Seit über sechs Wochen sind die Kinder nun schon in „Corona-Ferien“ – länger als die Sommerferien dauern. Wie haben sie diese Zeit erlebt?

Huber: Zu Beginn war es vielleicht ein Gefühl von Ferien, mancher hat es als geschenkte Zeit ohne Termindruck erlebt. Mit der Länge und den Kontakt- und Ausgangsbeschränkungen wird es aber zunehmend schwieriger und anstrengender. Schließlich sind es ja keine Ferien!
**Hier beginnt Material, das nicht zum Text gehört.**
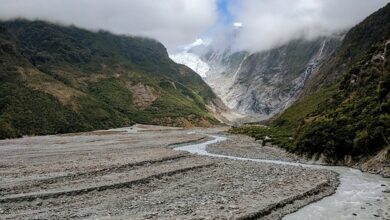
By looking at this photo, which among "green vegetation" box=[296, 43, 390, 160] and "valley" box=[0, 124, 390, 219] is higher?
"green vegetation" box=[296, 43, 390, 160]

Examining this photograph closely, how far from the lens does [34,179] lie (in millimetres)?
47906

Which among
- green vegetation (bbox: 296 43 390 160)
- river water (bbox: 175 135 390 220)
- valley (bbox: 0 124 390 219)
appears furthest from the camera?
green vegetation (bbox: 296 43 390 160)

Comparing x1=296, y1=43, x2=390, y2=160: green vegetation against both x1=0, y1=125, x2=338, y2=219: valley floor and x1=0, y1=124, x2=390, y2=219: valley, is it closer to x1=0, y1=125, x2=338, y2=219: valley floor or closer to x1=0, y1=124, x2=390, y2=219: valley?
x1=0, y1=124, x2=390, y2=219: valley

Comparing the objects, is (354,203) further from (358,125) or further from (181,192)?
(358,125)

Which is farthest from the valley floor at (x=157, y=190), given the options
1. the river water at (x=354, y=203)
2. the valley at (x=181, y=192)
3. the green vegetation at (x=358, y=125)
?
the green vegetation at (x=358, y=125)

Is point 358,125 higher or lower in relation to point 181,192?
higher

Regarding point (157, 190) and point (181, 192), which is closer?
point (181, 192)

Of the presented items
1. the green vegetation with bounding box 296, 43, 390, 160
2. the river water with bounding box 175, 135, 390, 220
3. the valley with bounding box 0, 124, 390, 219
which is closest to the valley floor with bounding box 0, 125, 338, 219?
the valley with bounding box 0, 124, 390, 219

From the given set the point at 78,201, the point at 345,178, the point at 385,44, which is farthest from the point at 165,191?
the point at 385,44

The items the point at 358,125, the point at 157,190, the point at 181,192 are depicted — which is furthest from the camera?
the point at 358,125

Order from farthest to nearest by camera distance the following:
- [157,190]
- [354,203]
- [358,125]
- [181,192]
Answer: [358,125] → [157,190] → [181,192] → [354,203]

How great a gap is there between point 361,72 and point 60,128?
134 meters

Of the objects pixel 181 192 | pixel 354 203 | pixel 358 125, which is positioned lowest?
pixel 354 203

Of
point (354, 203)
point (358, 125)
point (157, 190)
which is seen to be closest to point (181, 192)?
point (157, 190)
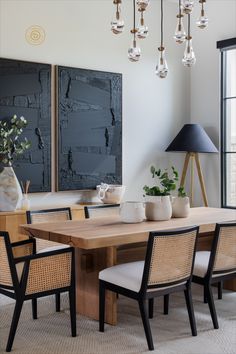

Was genau wird anstrengender?

Huber: Am Anfang konnte man die mangelnde Zeit für die Arbeit noch mit Urlaubstagen überbrücken, und es war positiv, dass die Väter im HomeOffice näher dran waren am Familienalltag. Inzwischen macht die Unsicherheit darüber, wie lange es noch dauert, das Ganze aber immer schwieriger. Für Eltern und Kinder. Und der Begriff Ferien ist eher von Freiheit geprägt, was derzeit nur sehr bedingt zutrifft.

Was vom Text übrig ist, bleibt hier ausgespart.